─── SUPPLIED RECORDS ───
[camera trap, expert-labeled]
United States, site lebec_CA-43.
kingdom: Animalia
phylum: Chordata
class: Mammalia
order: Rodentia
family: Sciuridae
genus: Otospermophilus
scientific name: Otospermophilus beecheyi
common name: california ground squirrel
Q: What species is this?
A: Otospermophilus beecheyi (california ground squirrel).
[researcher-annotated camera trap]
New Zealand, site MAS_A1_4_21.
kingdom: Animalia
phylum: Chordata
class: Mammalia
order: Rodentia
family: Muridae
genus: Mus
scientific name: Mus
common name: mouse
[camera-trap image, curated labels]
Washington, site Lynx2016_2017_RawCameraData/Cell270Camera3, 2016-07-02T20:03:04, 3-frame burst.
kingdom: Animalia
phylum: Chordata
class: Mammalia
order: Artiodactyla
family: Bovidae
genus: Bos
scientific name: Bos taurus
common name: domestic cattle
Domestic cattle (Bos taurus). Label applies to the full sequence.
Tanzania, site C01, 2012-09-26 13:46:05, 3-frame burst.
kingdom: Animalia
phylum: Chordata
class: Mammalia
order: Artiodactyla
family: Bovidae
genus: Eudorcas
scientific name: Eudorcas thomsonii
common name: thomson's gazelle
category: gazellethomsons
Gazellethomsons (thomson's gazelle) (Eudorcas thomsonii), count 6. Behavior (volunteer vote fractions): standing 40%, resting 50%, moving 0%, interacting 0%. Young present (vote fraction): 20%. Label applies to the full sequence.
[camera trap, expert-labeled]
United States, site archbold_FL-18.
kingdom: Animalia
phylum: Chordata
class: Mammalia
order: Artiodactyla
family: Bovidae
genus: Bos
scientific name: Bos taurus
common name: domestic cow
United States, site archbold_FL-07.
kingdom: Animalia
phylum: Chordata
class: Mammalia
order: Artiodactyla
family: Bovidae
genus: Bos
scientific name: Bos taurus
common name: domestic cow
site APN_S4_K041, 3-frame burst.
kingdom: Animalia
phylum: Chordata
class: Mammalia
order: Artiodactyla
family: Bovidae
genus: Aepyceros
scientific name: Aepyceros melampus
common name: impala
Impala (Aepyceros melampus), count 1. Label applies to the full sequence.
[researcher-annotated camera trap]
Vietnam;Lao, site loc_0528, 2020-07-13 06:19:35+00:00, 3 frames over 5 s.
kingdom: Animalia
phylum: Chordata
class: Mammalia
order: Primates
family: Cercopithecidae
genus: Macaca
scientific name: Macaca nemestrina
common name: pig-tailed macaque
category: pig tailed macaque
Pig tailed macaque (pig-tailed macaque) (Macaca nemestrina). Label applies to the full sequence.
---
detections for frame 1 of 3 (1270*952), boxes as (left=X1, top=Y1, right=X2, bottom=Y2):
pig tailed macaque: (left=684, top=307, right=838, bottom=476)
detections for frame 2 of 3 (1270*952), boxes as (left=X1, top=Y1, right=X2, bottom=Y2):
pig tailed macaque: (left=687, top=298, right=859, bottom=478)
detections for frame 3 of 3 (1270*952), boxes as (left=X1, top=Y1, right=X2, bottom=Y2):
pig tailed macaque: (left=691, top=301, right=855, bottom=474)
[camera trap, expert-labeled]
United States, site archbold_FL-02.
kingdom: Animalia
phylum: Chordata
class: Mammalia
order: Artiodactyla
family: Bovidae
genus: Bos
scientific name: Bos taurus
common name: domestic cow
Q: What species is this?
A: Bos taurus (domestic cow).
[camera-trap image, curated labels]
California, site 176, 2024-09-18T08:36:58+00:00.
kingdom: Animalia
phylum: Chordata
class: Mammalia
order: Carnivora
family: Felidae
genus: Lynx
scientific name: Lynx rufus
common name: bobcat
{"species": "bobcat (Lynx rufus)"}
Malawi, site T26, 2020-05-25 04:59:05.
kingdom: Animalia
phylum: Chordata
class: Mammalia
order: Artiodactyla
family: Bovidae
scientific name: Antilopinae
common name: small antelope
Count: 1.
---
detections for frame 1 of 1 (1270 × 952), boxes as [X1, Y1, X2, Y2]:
───
→ **REQUIRED WORK**
Copy out every record above exactly as written.

→ **WRITTEN REPLY**
[camera trap, expert-labeled]
United States, site lebec_CA-43.
kingdom: Animalia
phylum: Chordata
class: Mammalia
order: Rodentia
family: Sciuridae
genus: Otospermophilus
scientific name: Otospermophilus beecheyi
common name: california ground squirrel
Q: What species is this?
A: Otospermophilus beecheyi (california ground squirrel).
[researcher-annotated camera trap]
New Zealand, site MAS_A1_4_21.
kingdom: Animalia
phylum: Chordata
class: Mammalia
order: Rodentia
family: Muridae
genus: Mus
scientific name: Mus
common name: mouse
[camera-trap image, curated labels]
Washington, site Lynx2016_2017_RawCameraData/Cell270Camera3, 2016-07-02T20:03:04, 3-frame burst.
kingdom: Animalia
phylum: Chordata
class: Mammalia
order: Artiodactyla
family: Bovidae
genus: Bos
scientific name: Bos taurus
common name: domestic cattle
Domestic cattle (Bos taurus). Label applies to the full sequence.
Tanzania, site C01, 2012-09-26 13:46:05, 3-frame burst.
kingdom: Animalia
phylum: Chordata
class: Mammalia
order: Artiodactyla
family: Bovidae
genus: Eudorcas
scientific name: Eudorcas thomsonii
common name: thomson's gazelle
category: gazellethomsons
Gazellethomsons (thomson's gazelle) (Eudorcas thomsonii), count 6. Behavior (volunteer vote fractions): standing 40%, resting 50%, moving 0%, interacting 0%. Young present (vote fraction): 20%. Label applies to the full sequence.
[camera trap, expert-labeled]
United States, site archbold_FL-18.
kingdom: Animalia
phylum: Chordata
class: Mammalia
order: Artiodactyla
family: Bovidae
genus: Bos
scientific name: Bos taurus
common name: domestic cow
United States, site archbold_FL-07.
kingdom: Animalia
phylum: Chordata
class: Mammalia
order: Artiodactyla
family: Bovidae
genus: Bos
scientific name: Bos taurus
common name: domestic cow
site APN_S4_K041, 3-frame burst.
kingdom: Animalia
phylum: Chordata
class: Mammalia
order: Artiodactyla
family: Bovidae
genus: Aepyceros
scientific name: Aepyceros melampus
common name: impala
Impala (Aepyceros melampus), count 1. Label applies to the full sequence.
[researcher-annotated camera trap]
Vietnam;Lao, site loc_0528, 2020-07-13 06:19:35+00:00, 3 frames over 5 s.
kingdom: Animalia
phylum: Chordata
class: Mammalia
order: Primates
family: Cercopithecidae
genus: Macaca
scientific name: Macaca nemestrina
common name: pig-tailed macaque
category: pig tailed macaque
Pig tailed macaque (pig-tailed macaque) (Macaca nemestrina). Label applies to the full sequence.
---
detections for frame 1 of 3 (1270*952), boxes as (left=X1, top=Y1, right=X2, bottom=Y2):
pig tailed macaque: (left=684, top=307, right=838, bottom=476)
detections for frame 2 of 3 (1270*952), boxes as (left=X1, top=Y1, right=X2, bottom=Y2):
pig tailed macaque: (left=687, top=298, right=859, bottom=478)
detections for frame 3 of 3 (1270*952), boxes as (left=X1, top=Y1, right=X2, bottom=Y2):
pig tailed macaque: (left=691, top=301, right=855, bottom=474)
[camera trap, expert-labeled]
United States, site archbold_FL-02.
kingdom: Animalia
phylum: Chordata
class: Mammalia
order: Artiodactyla
family: Bovidae
genus: Bos
scientific name: Bos taurus
common name: domestic cow
Q: What species is this?
A: Bos taurus (domestic cow).
[camera-trap image, curated labels]
California, site 176, 2024-09-18T08:36:58+00:00.
kingdom: Animalia
phylum: Chordata
class: Mammalia
order: Carnivora
family: Felidae
genus: Lynx
scientific name: Lynx rufus
common name: bobcat
{"species": "bobcat (Lynx rufus)"}
Malawi, site T26, 2020-05-25 04:59:05.
kingdom: Animalia
phylum: Chordata
class: Mammalia
order: Artiodactyla
family: Bovidae
scientific name: Antilopinae
common name: small antelope
Count: 1.
---
detections for frame 1 of 1 (1270 × 952), boxes as [X1, Y1, X2, Y2]:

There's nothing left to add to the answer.